Dataset items:
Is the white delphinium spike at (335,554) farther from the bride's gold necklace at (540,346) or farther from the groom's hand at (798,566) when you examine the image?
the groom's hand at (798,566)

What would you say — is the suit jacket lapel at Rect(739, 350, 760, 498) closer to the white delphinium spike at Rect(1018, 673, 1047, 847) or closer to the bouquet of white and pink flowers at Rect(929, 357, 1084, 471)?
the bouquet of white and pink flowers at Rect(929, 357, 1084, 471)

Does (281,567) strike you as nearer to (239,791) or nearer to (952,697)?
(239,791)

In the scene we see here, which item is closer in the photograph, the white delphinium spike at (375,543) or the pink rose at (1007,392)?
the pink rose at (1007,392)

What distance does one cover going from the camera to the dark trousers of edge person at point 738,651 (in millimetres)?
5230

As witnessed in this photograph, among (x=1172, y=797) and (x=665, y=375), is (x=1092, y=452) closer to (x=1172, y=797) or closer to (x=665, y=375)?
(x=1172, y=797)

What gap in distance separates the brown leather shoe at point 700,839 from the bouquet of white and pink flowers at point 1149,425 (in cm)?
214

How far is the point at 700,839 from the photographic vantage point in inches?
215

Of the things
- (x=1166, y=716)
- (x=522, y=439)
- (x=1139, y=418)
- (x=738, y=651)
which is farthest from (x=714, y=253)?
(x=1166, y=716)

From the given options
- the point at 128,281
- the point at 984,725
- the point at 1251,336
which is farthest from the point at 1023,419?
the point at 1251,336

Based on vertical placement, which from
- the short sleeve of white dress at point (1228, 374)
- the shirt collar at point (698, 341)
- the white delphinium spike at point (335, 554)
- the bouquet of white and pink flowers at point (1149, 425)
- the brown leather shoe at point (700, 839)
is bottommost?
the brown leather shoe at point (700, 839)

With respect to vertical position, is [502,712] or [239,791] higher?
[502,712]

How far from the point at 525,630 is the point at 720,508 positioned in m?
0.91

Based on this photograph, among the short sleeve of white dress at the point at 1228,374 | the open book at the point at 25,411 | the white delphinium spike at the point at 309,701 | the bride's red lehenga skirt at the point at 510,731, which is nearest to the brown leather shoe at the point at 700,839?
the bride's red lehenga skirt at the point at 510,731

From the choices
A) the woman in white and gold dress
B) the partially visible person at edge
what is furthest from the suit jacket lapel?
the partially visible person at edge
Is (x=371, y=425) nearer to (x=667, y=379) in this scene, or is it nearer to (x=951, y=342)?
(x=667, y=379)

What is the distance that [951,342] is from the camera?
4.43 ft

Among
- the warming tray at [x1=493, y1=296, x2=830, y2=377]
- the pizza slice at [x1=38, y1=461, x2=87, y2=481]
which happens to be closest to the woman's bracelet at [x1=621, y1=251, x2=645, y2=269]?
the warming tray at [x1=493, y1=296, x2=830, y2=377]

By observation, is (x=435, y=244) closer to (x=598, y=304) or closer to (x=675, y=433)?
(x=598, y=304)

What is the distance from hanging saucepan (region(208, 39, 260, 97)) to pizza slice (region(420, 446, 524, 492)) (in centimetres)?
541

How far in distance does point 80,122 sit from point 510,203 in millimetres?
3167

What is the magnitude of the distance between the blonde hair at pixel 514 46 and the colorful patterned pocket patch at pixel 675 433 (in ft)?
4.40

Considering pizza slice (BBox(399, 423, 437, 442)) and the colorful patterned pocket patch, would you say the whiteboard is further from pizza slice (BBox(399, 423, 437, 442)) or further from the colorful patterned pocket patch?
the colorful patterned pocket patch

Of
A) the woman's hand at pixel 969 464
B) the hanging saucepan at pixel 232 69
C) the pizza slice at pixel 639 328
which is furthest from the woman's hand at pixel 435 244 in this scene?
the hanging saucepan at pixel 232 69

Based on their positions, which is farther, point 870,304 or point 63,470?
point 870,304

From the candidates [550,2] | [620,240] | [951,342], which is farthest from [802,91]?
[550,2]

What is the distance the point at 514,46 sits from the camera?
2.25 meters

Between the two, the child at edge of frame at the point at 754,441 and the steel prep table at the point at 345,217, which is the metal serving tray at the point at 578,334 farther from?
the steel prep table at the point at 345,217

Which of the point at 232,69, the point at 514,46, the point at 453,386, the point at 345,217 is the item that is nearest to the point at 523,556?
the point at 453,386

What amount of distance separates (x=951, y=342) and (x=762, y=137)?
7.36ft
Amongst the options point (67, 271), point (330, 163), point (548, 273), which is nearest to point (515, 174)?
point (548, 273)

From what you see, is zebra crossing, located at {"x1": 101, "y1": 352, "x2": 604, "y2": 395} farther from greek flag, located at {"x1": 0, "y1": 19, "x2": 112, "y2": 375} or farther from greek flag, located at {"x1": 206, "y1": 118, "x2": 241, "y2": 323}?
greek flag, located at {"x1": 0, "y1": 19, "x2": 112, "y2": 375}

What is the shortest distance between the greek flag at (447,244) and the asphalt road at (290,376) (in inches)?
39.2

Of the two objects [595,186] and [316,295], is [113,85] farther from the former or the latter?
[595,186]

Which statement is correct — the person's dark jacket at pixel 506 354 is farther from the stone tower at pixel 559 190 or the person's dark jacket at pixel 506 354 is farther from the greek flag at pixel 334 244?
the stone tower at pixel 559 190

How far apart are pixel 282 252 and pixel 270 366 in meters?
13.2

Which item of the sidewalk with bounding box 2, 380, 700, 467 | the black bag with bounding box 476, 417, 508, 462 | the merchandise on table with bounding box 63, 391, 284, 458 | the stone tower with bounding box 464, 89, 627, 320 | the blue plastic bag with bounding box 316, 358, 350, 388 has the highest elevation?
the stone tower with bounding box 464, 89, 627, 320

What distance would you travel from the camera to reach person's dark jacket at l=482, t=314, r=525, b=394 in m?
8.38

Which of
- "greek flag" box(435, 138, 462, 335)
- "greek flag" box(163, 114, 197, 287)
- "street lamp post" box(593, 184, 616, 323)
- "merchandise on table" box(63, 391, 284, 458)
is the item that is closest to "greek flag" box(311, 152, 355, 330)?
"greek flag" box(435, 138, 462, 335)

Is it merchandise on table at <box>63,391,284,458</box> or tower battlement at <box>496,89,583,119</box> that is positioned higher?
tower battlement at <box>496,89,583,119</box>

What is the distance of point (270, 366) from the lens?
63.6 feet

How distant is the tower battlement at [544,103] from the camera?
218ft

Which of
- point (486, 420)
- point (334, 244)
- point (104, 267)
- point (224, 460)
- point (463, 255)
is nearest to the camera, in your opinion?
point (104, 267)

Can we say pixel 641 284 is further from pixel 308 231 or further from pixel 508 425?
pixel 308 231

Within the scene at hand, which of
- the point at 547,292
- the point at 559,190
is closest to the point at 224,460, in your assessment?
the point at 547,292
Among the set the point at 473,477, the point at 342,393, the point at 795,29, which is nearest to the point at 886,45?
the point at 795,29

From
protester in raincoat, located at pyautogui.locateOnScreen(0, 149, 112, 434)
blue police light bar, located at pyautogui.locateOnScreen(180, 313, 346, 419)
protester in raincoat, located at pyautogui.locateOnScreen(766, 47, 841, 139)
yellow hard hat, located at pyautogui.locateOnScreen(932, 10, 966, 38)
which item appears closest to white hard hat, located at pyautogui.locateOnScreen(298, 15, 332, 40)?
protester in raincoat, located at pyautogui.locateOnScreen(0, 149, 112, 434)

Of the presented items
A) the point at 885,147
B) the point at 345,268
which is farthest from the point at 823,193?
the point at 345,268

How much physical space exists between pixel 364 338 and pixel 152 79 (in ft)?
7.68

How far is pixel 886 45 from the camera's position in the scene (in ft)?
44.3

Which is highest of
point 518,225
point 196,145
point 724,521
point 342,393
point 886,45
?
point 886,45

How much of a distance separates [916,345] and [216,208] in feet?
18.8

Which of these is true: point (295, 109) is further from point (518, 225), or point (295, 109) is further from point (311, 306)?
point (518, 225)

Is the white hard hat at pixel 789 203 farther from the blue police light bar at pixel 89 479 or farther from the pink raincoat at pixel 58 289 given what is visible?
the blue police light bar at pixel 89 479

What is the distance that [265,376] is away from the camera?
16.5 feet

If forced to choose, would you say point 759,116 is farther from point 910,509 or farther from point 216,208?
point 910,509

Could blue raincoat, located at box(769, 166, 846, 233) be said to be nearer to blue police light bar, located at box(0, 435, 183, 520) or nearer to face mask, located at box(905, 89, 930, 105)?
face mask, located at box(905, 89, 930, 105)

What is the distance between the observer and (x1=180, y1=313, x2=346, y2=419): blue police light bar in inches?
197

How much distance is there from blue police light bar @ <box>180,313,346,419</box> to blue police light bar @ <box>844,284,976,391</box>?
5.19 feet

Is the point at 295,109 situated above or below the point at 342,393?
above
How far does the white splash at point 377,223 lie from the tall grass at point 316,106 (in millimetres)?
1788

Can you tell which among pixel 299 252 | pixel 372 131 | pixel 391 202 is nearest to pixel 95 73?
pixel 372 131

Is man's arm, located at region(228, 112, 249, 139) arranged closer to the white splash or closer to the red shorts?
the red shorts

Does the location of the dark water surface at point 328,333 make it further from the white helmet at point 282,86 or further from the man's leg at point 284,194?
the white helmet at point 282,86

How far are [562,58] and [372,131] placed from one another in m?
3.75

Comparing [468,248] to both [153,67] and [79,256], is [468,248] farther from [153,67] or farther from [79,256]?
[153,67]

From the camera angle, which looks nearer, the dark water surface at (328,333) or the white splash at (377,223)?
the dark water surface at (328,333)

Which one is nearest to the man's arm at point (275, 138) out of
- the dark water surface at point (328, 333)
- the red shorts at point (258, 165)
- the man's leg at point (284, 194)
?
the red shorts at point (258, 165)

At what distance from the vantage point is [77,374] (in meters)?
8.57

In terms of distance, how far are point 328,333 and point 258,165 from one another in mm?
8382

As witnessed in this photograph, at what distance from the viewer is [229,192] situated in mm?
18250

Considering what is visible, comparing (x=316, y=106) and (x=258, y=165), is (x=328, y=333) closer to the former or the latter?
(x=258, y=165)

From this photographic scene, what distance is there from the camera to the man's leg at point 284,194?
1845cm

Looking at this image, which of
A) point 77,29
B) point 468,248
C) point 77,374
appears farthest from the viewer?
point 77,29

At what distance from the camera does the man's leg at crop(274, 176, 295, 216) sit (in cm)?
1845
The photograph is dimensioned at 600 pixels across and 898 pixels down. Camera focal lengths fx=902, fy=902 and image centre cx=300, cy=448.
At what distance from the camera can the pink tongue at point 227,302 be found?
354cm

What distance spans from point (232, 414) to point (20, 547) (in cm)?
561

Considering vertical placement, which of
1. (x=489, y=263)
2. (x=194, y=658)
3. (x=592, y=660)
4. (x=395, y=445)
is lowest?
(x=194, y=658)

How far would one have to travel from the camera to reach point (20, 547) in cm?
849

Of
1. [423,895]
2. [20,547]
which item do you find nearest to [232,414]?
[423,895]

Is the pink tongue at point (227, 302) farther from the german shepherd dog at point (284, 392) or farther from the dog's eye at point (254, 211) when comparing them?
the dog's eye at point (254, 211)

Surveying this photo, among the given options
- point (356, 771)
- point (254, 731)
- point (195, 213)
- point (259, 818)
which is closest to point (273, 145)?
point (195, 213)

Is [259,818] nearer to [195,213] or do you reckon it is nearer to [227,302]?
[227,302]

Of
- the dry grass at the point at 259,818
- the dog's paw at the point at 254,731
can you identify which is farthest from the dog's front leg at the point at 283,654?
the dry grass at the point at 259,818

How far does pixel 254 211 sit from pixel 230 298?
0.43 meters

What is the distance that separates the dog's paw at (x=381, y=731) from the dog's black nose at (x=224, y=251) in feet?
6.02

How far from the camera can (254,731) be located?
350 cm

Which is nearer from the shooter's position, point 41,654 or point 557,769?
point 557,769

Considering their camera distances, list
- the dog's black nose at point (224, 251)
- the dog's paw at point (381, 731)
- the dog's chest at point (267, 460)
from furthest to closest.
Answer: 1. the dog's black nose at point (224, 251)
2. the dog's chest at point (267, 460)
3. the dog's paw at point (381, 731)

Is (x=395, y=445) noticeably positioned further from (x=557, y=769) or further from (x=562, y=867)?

EXERCISE OBJECTIVE: Can you copy out, word for word, every line from the one containing "How far does pixel" through the end of the records, both ends included?

RESULT FOR THIS EXERCISE:
How far does pixel 254 211 sit from pixel 230 298?
0.43 meters

What is the distance that separates the dog's paw at (x=381, y=731) from the dog's black nose at (x=224, y=251) in feet?
6.02

How far from the camera can (254,731) be located?
350 cm

Which is nearer from the shooter's position, point 41,654 or point 557,769?
point 557,769

Considering their camera distances, list
- the dog's black nose at point (224, 251)
- the dog's paw at point (381, 731)
- the dog's chest at point (267, 460)
from furthest to closest.
Answer: 1. the dog's black nose at point (224, 251)
2. the dog's chest at point (267, 460)
3. the dog's paw at point (381, 731)

Is (x=395, y=445) noticeably positioned further from (x=557, y=769) or further from (x=562, y=867)?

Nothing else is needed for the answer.